What you should do
Your task is to write out the lines from the line containing "Examine the image: is" through the last line of the material, exactly.

Information supplied
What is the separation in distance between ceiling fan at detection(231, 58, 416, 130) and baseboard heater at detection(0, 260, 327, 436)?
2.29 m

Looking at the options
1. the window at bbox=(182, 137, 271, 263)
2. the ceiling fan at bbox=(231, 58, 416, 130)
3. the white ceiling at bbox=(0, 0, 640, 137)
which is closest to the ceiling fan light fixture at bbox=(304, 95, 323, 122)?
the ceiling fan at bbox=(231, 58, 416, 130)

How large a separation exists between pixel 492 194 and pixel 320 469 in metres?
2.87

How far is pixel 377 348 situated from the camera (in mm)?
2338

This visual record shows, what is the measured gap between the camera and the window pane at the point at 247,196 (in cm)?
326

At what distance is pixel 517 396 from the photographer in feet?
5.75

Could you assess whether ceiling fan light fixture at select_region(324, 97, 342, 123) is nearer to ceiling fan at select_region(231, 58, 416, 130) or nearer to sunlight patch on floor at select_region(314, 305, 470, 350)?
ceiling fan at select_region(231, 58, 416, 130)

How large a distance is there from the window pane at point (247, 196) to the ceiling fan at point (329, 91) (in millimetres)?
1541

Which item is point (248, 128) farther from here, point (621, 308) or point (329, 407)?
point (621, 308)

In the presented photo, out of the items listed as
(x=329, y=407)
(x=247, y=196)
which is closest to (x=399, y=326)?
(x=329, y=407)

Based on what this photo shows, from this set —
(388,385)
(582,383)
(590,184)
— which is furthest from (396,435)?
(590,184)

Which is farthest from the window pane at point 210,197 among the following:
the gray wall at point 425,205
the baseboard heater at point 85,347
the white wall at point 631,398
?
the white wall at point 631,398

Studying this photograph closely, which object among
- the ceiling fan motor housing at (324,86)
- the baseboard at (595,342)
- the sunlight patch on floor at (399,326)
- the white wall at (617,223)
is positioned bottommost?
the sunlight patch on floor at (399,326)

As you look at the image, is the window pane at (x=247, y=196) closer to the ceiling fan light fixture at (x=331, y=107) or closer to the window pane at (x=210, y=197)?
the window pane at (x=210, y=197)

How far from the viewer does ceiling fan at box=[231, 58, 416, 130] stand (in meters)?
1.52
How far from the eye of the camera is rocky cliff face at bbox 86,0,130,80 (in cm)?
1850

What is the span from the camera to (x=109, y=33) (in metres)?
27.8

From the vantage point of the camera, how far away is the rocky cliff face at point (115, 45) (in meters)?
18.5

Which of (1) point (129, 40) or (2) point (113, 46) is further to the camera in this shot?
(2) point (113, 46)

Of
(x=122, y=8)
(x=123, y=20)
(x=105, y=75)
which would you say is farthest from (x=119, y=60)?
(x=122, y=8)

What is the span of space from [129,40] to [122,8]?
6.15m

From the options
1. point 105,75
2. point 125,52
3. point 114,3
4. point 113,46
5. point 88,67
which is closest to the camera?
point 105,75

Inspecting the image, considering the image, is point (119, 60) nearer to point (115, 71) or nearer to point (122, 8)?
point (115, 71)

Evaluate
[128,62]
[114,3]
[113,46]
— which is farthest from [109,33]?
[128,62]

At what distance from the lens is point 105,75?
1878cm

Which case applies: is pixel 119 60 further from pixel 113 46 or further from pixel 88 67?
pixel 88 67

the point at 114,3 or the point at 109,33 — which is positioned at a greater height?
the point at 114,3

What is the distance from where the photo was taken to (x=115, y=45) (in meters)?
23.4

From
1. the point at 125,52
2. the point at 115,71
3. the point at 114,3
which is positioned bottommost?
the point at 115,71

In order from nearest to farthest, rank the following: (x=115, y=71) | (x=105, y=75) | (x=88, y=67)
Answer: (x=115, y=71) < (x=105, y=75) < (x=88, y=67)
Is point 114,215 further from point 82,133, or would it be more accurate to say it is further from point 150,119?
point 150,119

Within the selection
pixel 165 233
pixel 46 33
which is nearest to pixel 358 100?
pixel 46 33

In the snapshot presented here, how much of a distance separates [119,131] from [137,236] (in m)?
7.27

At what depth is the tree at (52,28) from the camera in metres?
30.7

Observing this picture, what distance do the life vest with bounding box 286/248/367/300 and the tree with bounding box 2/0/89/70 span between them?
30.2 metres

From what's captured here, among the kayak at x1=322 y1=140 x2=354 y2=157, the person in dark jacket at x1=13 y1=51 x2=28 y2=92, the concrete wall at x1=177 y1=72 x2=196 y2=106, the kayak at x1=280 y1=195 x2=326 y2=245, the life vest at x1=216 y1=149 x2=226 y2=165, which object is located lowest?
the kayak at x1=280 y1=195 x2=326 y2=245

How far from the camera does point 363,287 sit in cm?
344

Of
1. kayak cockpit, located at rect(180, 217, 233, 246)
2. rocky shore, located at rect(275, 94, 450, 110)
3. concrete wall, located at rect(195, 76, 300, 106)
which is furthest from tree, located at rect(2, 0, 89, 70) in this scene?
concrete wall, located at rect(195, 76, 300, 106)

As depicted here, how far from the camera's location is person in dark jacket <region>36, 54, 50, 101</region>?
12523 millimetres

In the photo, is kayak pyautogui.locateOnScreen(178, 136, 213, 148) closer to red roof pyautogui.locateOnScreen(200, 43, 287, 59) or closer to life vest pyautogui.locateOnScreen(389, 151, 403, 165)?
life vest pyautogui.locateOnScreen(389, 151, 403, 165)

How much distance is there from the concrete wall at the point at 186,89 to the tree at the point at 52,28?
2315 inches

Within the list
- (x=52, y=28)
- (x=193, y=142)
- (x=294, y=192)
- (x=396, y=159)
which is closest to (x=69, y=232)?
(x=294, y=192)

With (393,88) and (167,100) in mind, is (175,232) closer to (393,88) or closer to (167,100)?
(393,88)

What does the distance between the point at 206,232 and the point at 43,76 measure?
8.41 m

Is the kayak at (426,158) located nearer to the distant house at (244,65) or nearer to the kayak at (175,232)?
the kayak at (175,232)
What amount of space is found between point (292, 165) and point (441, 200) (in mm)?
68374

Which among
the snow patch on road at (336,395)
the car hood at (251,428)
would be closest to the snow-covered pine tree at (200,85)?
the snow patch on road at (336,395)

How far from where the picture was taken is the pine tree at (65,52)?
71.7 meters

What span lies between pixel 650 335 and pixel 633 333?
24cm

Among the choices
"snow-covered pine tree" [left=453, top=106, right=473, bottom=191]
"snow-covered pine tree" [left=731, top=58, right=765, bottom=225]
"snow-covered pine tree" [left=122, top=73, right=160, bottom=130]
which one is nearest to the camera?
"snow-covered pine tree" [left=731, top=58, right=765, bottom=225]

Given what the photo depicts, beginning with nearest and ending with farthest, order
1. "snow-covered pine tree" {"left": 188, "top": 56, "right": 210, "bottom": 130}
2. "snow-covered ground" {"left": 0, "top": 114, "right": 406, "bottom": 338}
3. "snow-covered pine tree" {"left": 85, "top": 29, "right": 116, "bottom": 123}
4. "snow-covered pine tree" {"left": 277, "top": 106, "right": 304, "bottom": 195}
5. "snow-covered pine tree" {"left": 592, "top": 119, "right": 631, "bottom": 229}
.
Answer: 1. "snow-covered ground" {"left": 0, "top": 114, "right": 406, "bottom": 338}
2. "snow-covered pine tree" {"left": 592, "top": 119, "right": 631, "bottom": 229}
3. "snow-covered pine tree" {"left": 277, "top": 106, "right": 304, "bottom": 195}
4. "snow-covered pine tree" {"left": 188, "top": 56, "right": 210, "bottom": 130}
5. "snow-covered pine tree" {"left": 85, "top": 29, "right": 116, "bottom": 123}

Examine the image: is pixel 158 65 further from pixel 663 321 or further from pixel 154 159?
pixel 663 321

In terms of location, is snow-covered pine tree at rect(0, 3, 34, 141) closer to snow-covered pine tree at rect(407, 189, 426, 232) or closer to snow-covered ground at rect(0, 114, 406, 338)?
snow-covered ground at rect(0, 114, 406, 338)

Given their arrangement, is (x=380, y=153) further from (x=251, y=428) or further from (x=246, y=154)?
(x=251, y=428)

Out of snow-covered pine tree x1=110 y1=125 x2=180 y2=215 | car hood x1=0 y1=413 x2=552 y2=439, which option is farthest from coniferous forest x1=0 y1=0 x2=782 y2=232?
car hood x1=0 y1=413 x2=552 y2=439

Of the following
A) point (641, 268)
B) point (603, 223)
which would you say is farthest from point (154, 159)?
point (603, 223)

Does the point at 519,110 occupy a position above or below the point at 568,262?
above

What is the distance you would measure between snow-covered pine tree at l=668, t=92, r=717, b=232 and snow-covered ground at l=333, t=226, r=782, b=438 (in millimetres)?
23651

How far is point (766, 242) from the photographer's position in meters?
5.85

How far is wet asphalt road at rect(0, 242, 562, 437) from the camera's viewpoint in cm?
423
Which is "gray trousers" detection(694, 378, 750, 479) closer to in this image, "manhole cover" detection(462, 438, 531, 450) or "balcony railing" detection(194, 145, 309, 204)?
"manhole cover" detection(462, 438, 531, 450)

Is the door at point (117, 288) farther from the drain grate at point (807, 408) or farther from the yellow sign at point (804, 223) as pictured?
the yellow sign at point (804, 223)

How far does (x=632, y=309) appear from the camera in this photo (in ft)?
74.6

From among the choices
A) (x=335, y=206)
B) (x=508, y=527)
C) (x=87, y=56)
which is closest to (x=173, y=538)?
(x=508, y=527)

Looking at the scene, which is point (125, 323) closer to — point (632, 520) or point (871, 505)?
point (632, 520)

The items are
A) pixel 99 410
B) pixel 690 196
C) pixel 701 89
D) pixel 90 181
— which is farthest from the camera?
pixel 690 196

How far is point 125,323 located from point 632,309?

Reply to the task
Examine the image: is pixel 158 65 further from pixel 663 321 or further from pixel 154 159?
pixel 663 321

In terms of location, is snow-covered pine tree at rect(0, 3, 34, 141) closer to snow-covered pine tree at rect(407, 189, 426, 232) or closer to snow-covered ground at rect(0, 114, 406, 338)?
snow-covered ground at rect(0, 114, 406, 338)

Given their arrangement, is (x=380, y=153) further from (x=251, y=428) or further from (x=246, y=154)?
(x=251, y=428)

Out of snow-covered pine tree x1=110 y1=125 x2=180 y2=215 | car hood x1=0 y1=413 x2=552 y2=439, which option is farthest from coniferous forest x1=0 y1=0 x2=782 y2=232?
car hood x1=0 y1=413 x2=552 y2=439

Of the following
A) point (641, 268)
B) point (603, 223)
which would you say is farthest from point (154, 159)?
point (603, 223)

Does the point at 519,110 occupy a position above or below the point at 568,262?
above

What is the distance you would measure between snow-covered pine tree at l=668, t=92, r=717, b=232 and snow-covered ground at l=333, t=226, r=782, b=438 (in millimetres)?
23651

How far is point (766, 242) from the photographer's position in meters?
5.85

How far is wet asphalt road at rect(0, 242, 562, 437) from the camera's viewpoint in cm?
423
Which is "gray trousers" detection(694, 378, 750, 479) closer to in this image, "manhole cover" detection(462, 438, 531, 450) or "balcony railing" detection(194, 145, 309, 204)?
"manhole cover" detection(462, 438, 531, 450)

Is the door at point (117, 288) farther from the drain grate at point (807, 408) or farther from the yellow sign at point (804, 223) as pictured?
the yellow sign at point (804, 223)

How far does (x=632, y=309) appear from the camera in this photo (in ft)?
74.6

From among the choices
A) (x=335, y=206)
B) (x=508, y=527)
C) (x=87, y=56)
which is closest to (x=173, y=538)?
(x=508, y=527)

Looking at the scene, which is point (125, 323) closer to — point (632, 520) or point (871, 505)?
point (632, 520)

The items are
A) pixel 99 410
B) pixel 690 196
C) pixel 701 89
D) pixel 90 181
— which is farthest from the camera?
pixel 690 196

How far is point 125,323 located from point 632,309?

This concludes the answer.